From the listing below, pull out every line that contains the word "between". Case counts.

Supplied material:
◆ ◆ ◆
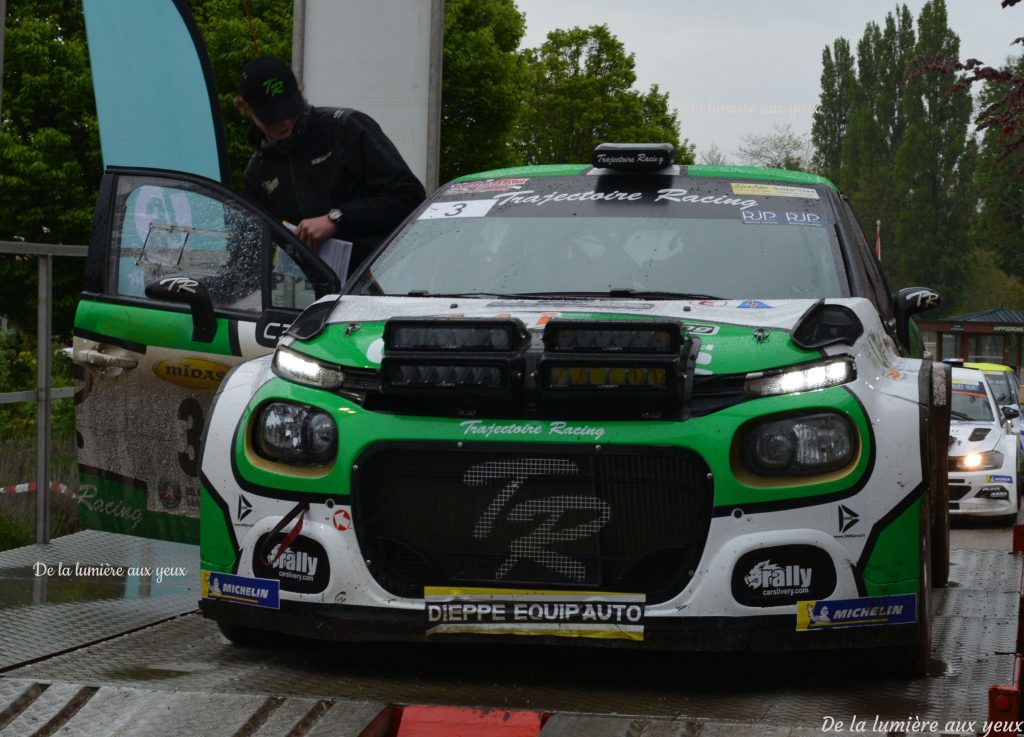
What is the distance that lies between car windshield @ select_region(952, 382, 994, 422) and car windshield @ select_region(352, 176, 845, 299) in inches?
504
◆ ◆ ◆
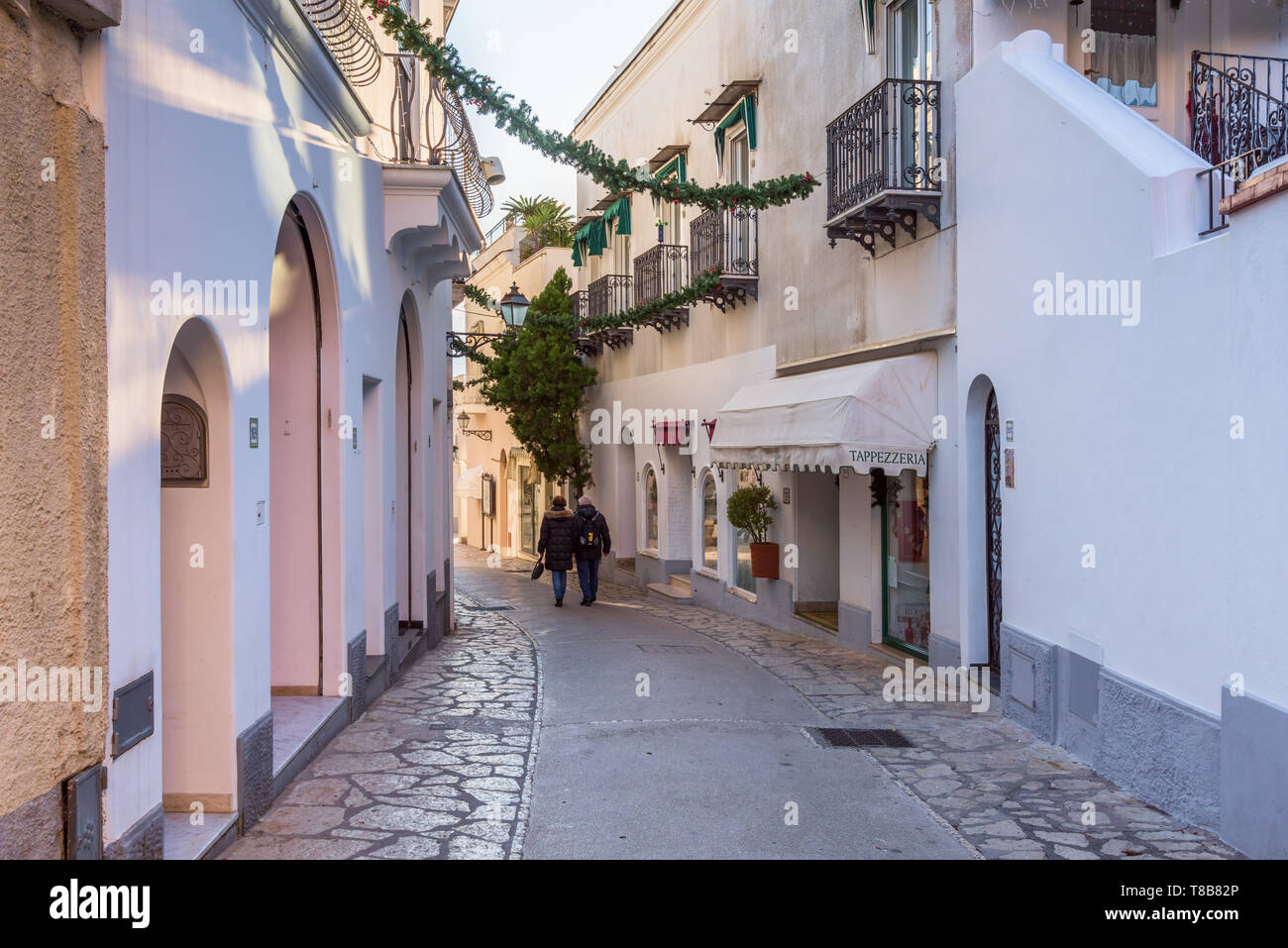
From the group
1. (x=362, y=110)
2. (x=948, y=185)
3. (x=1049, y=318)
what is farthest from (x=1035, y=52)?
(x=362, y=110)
◆ ◆ ◆
Expected answer:
What is the distance that lies between car windshield @ select_region(952, 382, 994, 422) and car windshield @ select_region(352, 176, 845, 299) in inches?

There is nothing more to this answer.